Pregnancy-associated diseases are characterized by the composition of the systemic regulatory T cell (Treg) pool with distinct subsets of Tregs

Dysregulations concerning the composition and function of regulatory T cells (Tregs) are assumed to be involved in the pathophysiology of complicated pregnancies. We used six-colour flow cytometric analysis to demonstrate that the total CD4+CD127low+/-CD25+forkhead box protein 3 (FoxP3)+ Treg cell pool contains four distinct Treg subsets: DRhigh+CD45RA-, DRlow+CD45RA-, DR-CD45RA- Tregs and naive DR-CD45RA+ Tregs.

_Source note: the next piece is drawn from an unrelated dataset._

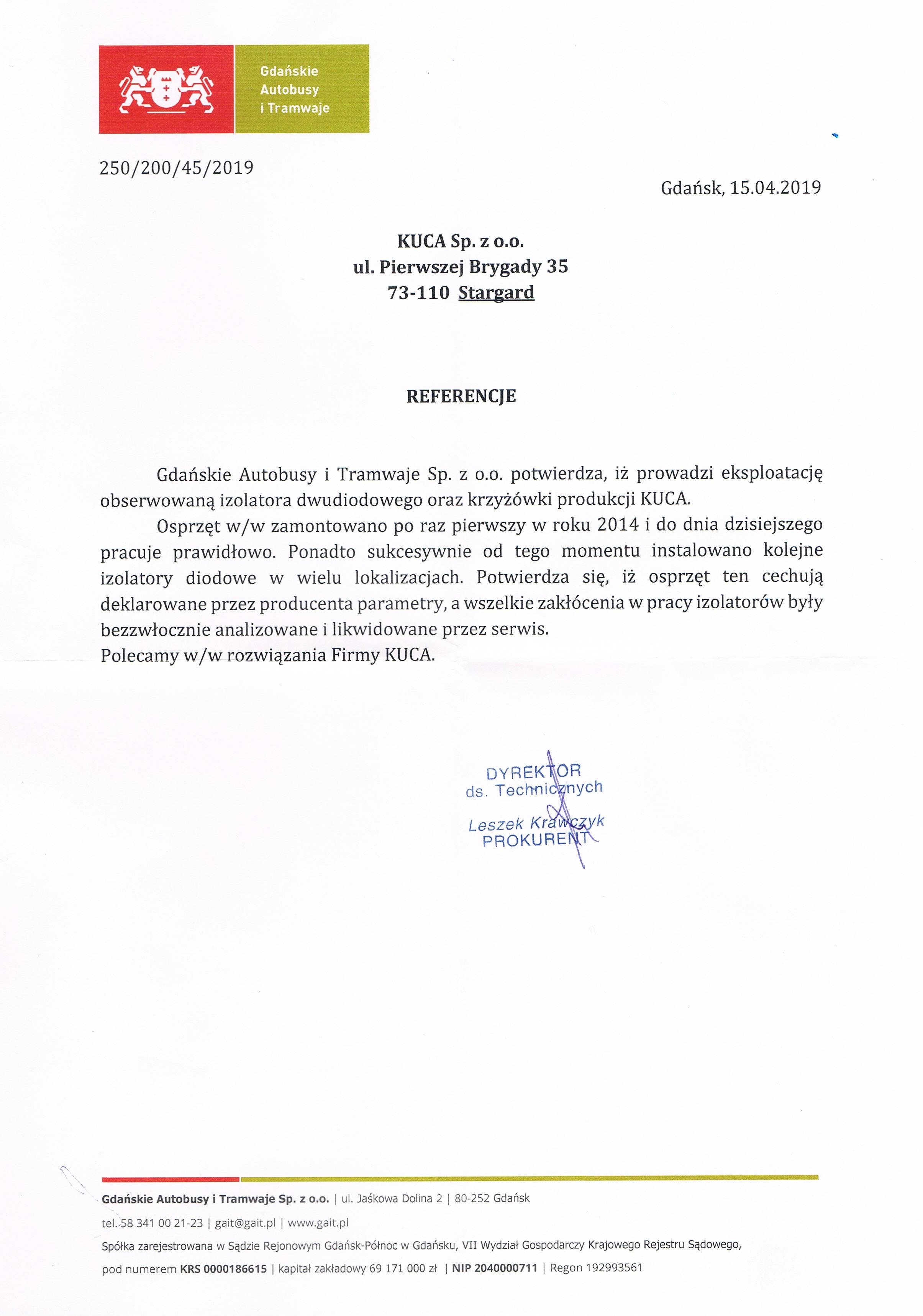 Referencje Gdańskie Autobusy i Tramwaje 15.04.2019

During the normal course of pregnancy, the most prominent changes in the composition of the total Treg cell pool were observed between the 10th and 20th weeks of gestation, with a clear decrease in the percentage of DRhigh+CD45RA- and DRlow+CD45RA- Tregs and a clear increase in the percentage of naive DR-CD45RA+ Tregs. After that time, the composition of the total Treg cell pool did not change significantly. Its suppressive activity remained stable during normally progressing pregnancy, but decreased significantly at term. Compared to healthy pregnancies the composition of the total Treg cell pool changed in the way that its percentage of naive DR-CD45RA+ Tregs was reduced significantly in the presence of pre-eclampsia and in the presence of preterm labour necessitating preterm delivery (PL). Interestingly, its percentage of DRhigh+CD45RA- and DRlow+CD45RA- Tregs was increased significantly in pregnancies affected by pre-eclampsia, while PL was accompanied by a significantly increased percentage of DR-CD45RA- and DRlow+CD45RA- Tregs. The suppressive activity of the total Treg cell pool was diminished in both patient collectives. Hence, our findings propose that pre-eclampsia and PL are characterized by homeostatic changes in the composition of the total Treg pool with distinct Treg subsets that were accompanied by a significant decrease of its suppressive activity.